Бегут. Терзаются, сомневаются и бегут.

И рядом с ними, не сомневаясь ни в чем, подхрюкивают спекулянты, бывшие жандармы, бывшие черносотенцы и прочие бывшие, но сохранившие индивидуальность, прохвосты.

Есть натуры героические, с радостью и вдохновением идущие через кровь и огонь — трам-та-ра-рам! — к новой жизни.

И есть нежные, которые могут с тою же радостью и тем же вдохновением отдать жизнь за прекрасное и единое, но только без трам-та-ра-рам. Молитвенно, а не барабанно. От криков и крови весь душевный пигмент их обесцвечивается, гаснет энергия и теряются возможности. Увиденная утром струйка крови у ворот комиссариата, медленно ползущая струйка поперек тротуара перерезывает дорогу жизни навсегда. Перешагнуть через нее нельзя.
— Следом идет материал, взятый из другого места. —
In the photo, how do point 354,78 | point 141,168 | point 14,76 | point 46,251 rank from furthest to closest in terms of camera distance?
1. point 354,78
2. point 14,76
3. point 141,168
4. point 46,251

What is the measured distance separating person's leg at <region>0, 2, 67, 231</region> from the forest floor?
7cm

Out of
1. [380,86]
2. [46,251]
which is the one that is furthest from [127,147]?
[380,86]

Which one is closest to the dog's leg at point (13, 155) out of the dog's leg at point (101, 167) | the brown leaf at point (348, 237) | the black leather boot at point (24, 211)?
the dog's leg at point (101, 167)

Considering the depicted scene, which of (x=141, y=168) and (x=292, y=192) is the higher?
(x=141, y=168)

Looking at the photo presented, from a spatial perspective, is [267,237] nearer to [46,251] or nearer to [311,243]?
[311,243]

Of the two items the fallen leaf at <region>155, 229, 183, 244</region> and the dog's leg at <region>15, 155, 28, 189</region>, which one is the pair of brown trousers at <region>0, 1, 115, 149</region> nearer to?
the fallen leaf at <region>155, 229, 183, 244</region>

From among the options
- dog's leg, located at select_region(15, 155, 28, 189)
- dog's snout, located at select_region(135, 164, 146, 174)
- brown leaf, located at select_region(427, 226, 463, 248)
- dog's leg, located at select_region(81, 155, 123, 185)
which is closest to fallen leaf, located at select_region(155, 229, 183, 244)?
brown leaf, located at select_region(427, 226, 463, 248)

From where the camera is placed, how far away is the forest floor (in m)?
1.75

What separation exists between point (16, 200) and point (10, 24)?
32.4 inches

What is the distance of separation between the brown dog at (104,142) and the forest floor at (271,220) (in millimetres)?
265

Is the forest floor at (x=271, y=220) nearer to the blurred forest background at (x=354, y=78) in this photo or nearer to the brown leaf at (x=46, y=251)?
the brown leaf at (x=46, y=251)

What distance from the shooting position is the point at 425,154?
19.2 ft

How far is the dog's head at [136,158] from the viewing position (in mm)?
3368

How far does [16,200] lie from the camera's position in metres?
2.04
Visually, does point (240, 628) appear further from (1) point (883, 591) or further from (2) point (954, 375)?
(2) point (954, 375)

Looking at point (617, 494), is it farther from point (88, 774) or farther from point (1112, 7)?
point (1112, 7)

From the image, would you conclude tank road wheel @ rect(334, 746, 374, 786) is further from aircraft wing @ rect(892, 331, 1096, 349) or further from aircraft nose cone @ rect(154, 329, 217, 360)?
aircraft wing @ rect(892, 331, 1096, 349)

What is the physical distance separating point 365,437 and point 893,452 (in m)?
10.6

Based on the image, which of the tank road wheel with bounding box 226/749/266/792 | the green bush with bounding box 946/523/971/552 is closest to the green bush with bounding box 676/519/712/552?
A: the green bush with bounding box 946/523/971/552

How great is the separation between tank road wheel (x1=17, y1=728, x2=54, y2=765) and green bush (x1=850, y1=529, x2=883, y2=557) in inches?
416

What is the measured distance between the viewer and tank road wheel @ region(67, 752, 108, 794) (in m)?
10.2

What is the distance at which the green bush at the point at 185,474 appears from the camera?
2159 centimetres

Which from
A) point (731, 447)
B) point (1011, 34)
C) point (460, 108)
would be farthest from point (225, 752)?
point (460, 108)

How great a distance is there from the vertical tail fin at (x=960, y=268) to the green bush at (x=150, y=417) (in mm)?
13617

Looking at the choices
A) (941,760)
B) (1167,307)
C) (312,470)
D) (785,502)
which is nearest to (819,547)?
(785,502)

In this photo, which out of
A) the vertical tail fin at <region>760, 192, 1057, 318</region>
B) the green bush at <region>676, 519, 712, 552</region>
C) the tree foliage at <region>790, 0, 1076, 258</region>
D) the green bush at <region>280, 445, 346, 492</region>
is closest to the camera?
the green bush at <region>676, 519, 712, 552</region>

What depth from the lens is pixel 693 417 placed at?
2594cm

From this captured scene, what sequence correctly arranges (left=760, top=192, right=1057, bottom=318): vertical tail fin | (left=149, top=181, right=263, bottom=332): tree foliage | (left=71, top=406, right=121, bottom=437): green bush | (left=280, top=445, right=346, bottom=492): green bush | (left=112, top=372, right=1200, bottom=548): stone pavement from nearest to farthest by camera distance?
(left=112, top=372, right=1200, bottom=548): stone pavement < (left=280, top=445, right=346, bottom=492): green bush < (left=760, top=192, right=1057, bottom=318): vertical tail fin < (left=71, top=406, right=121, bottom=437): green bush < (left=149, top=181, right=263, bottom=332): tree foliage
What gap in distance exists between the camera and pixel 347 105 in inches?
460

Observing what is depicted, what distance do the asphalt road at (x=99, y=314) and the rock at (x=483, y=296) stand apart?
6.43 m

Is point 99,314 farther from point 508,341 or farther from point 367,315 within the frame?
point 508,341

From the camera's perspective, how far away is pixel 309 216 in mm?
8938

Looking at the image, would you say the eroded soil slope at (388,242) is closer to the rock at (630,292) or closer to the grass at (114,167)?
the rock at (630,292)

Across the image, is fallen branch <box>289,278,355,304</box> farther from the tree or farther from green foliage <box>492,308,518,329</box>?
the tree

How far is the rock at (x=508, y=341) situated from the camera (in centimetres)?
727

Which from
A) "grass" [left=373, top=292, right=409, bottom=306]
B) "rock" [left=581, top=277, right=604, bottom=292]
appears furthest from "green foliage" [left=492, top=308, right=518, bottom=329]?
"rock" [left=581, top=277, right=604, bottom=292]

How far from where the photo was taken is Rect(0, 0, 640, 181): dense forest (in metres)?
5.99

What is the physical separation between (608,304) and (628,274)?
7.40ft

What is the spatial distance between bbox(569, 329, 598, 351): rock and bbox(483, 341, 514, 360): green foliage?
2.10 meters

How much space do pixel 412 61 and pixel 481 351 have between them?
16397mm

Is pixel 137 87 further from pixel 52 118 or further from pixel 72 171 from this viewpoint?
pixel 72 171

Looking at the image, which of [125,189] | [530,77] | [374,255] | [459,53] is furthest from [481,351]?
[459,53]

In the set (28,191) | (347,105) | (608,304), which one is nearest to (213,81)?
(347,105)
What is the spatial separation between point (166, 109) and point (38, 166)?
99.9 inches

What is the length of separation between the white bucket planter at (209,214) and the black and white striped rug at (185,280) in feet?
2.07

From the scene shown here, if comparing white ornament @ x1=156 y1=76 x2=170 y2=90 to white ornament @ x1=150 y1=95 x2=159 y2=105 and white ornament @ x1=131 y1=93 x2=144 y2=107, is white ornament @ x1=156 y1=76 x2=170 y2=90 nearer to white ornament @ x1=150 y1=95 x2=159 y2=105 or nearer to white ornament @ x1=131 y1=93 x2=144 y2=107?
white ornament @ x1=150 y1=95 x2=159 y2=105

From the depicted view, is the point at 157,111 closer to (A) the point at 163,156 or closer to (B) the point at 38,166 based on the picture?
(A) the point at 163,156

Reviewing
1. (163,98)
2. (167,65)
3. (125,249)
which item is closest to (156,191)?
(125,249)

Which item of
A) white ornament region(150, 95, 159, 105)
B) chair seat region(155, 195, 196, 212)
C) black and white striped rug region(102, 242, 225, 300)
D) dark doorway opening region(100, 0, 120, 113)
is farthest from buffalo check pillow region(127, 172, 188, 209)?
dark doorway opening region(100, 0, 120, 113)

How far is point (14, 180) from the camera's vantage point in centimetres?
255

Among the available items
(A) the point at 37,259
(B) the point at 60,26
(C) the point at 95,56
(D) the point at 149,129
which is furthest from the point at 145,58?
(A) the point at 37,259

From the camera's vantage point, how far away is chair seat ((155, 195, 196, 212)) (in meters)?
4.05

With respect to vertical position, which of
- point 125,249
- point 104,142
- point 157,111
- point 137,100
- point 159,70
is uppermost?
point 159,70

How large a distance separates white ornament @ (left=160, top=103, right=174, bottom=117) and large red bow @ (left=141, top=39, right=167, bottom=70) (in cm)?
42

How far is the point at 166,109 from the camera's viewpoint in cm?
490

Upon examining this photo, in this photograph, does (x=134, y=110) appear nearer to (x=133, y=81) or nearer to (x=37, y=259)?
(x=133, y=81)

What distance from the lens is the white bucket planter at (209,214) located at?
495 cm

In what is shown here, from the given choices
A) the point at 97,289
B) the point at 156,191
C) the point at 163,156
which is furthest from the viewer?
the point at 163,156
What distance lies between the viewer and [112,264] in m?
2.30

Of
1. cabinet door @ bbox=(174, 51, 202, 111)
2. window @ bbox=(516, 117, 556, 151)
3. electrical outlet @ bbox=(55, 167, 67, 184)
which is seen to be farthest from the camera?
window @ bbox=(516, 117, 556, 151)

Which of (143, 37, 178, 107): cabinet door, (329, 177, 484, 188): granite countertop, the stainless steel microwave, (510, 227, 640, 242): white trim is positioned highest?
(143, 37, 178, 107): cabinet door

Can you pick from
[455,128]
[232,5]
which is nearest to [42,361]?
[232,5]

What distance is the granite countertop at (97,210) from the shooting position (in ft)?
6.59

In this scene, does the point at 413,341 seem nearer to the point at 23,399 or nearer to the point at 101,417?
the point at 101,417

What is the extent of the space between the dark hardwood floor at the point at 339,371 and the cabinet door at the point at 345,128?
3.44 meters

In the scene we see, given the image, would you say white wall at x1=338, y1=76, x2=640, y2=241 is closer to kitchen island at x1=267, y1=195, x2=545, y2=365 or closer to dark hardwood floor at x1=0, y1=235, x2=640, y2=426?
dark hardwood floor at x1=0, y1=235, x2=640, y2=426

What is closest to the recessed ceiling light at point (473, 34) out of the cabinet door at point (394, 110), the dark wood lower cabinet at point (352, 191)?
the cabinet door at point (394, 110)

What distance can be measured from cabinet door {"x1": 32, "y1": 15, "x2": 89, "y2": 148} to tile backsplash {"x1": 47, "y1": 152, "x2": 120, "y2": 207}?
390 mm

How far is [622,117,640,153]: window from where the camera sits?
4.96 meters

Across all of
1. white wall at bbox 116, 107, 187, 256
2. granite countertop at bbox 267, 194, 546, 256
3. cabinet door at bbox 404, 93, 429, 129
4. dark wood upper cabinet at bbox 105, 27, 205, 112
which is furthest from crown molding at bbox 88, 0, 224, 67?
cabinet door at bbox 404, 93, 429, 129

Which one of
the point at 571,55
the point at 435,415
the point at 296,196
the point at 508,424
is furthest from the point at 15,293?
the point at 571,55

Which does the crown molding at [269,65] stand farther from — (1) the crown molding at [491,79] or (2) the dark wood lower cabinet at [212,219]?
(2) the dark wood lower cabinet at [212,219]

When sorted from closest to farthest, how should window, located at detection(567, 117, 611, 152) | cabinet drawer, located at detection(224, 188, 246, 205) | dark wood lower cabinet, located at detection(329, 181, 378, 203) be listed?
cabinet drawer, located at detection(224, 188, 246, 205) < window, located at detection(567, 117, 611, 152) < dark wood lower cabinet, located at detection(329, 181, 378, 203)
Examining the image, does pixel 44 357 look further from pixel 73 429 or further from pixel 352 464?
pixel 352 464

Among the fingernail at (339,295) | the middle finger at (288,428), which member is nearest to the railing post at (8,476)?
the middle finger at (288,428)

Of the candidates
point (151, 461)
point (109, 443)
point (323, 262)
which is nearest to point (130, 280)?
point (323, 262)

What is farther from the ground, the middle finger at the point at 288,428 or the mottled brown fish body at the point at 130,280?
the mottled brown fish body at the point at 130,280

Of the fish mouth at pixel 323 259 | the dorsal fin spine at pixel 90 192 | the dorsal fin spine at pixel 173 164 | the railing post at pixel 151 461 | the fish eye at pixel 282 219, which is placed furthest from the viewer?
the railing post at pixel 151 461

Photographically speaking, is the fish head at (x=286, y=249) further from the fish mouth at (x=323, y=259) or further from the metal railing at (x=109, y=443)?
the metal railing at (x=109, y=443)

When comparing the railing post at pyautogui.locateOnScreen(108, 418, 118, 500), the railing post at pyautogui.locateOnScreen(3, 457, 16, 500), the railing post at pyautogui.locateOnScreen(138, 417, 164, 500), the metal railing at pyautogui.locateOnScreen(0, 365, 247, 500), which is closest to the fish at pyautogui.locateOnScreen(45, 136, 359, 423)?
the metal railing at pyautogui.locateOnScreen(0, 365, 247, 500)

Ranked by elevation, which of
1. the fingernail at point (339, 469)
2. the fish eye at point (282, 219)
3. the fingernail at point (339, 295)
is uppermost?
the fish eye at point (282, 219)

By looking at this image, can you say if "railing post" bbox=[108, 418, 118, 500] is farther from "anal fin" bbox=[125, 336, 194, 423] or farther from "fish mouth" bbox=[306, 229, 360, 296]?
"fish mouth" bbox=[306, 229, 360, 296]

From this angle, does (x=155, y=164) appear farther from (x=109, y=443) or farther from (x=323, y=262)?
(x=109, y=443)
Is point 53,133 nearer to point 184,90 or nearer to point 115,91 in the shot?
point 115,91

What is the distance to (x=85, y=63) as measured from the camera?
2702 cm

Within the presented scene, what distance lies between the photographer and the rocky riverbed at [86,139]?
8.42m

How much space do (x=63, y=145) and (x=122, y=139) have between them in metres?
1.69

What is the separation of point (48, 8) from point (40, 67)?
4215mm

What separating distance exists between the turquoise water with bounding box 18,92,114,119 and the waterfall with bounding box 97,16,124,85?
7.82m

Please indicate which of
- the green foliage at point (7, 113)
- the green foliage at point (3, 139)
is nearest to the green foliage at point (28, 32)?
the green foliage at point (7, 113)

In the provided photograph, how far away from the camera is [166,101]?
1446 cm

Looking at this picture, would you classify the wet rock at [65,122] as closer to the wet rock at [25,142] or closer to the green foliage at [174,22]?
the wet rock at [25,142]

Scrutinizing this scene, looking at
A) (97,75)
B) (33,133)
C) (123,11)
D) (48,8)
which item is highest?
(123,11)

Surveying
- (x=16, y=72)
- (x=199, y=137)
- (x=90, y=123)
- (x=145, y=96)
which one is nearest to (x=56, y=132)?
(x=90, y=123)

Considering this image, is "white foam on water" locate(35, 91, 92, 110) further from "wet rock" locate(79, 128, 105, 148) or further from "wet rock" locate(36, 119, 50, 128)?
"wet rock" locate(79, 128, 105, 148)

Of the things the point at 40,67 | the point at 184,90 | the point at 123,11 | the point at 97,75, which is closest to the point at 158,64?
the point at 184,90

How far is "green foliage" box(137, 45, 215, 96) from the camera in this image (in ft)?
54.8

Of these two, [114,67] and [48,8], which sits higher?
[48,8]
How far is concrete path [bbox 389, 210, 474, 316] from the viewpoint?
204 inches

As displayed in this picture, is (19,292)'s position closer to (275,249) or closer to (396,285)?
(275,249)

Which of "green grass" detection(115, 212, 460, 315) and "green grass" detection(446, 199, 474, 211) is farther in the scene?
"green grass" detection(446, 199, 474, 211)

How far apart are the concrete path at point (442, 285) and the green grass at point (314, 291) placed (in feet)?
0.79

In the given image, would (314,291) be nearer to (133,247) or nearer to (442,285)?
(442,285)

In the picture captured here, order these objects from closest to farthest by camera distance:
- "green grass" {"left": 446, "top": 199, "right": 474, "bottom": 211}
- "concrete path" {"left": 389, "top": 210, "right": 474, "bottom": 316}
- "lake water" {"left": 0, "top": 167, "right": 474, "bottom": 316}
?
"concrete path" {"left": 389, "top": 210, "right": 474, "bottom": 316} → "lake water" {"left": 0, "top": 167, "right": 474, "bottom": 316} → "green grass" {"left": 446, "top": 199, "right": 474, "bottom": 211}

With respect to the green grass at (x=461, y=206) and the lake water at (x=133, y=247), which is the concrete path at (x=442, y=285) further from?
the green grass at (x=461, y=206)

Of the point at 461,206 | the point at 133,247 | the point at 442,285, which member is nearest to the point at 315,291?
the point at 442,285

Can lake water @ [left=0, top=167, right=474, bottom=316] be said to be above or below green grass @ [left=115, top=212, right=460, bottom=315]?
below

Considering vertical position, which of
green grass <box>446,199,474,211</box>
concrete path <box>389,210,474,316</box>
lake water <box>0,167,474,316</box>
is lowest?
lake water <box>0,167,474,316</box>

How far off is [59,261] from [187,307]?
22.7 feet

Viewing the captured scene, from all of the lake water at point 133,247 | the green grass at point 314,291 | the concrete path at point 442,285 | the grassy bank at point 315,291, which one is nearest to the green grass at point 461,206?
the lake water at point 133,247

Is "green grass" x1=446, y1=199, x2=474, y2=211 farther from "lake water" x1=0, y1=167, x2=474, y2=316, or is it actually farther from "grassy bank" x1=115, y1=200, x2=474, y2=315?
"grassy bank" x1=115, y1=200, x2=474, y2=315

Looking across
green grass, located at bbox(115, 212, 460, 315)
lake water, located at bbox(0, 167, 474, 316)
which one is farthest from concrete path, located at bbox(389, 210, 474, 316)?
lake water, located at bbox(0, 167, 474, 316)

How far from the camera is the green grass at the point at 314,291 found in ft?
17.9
Идти дальше нельзя. Можно повернуться и бежать.

И они бегут.

Этой струйкой крови они отрезаны навсегда, и возврата им не будет.

И еще есть люди быта, ни плохие, ни хорошие, самые средние, настоящие люди, составляющие ядро так называемого человечества. Те самые, для которых создаются наука и искусство, комфорт и культура, религия и законы. Не герои и не прохвосты — словом, люди.

Существовать без быта, висеть в воздухе, не чувствуя под ногами опоры, привычной, верной, прочной, земной — могут только герои и маньяки. «Человеку» нужна оболочка жизни, ее плоть земная, иначе говоря — быт!

Там, где нет религии, нет закона, нет обычая и определенного (хотя бы тюремного, каторжного) уклада, человек быта существовать не может. Сначала он пробует приспособиться. Отняли от него утреннюю булку — он жует хлеб, отняли хлеб — принялся за мякину с песком, отняли мякину — ест тухлую селедку, но все это с тем выражением лица и с тем душевным отношением, которое надлежит проявлять человеку к утренней булке.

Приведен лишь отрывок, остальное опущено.